Evan Kuchera, Scott Rentschler, Glenn Creighton, William Sedlacek, David Keller, and Michael Puskar; 16 WS, Offutt AFB, NE
William Clements; 49 OSS/OSW, Holloman AFB, NM
Jacob Jeffcoat; 432 OSS/OSW, Creech AFB, NV
Todd McNamara; 45 WS, Patrick AFB, FL
Weather hazards are often a key consideration when operational decisions are made. Complicating the decision making process is the high frequency of weather forecasts that have meaningful uncertainty. As such, producing skillful weather forecast information with an accurate description of uncertainty, and communicating that information in such a way that is relevant and understandable by decision makers is critical to ensuring the best decisions are made.

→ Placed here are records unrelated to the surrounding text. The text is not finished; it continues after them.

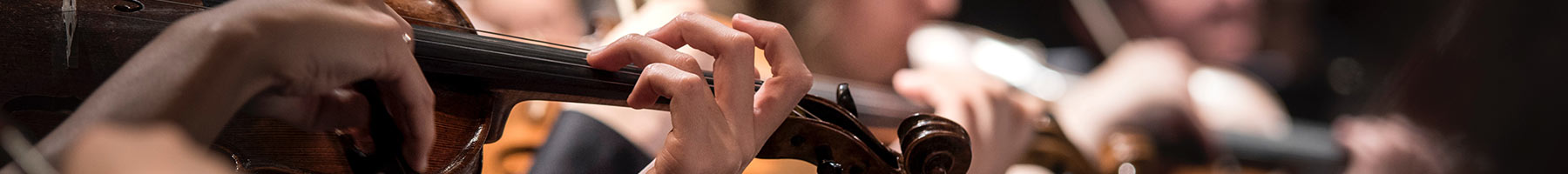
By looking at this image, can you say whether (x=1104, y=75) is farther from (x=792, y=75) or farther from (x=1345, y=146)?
(x=792, y=75)

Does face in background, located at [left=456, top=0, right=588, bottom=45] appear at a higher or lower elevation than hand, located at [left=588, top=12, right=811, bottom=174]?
lower

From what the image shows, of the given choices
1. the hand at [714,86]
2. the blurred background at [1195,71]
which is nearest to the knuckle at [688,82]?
the hand at [714,86]

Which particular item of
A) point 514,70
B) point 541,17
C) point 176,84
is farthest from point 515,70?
point 541,17

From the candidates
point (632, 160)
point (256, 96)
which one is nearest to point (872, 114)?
point (632, 160)

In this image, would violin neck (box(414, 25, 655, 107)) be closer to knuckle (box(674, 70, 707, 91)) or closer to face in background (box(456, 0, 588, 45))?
knuckle (box(674, 70, 707, 91))

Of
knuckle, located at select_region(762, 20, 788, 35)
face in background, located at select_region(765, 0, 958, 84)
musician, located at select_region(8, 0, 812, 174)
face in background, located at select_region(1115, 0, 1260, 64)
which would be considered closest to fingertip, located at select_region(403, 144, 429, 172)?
musician, located at select_region(8, 0, 812, 174)

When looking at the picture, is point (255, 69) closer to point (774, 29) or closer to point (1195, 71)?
point (774, 29)

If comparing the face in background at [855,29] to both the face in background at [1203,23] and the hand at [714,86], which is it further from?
the hand at [714,86]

To attempt to improve decision making in hazardous weather, several new technologies have been developed and have undergone initial evaluation. The first is a 1 km ensemble that updates every hour using the most recent High Resolution Rapid Refresh (HRRR) short term forecasts as initial conditions, and three different WRF model configurations. A 12-member ensemble is generated by time-lagging the four most recent cycles together. Specialized variables are produced in the model to help predict hazards such as virga, large supercooled droplets, lightning, and large hail. Second is an algorithm developed by the University of Alabama-Huntsville that tracks changing cloud characteristics in GOES data along with modeled instability to estimate the probability of convective initiation in the next 120 minutes. Efforts have also been undertaken to statistically combine these two forecasts in an attempt to leverage the positive contributions of both.
The third technology is a data mining tool called the Interactive Point Ensemble Probability (iPEP). This tool enables users to create tailored probabilities by accessing the full database of ensemble members and performing on-demand calculations for unique thresholds, ranges (i.e. lightning with XX miles), joint probabilities, and runway crosswinds. The display visualizes the chosen variables for the chosen location in a red/yellow/green format based on the probabilities computed to visually summarize the model information for quick and easy comprehension by both forecasters and end users.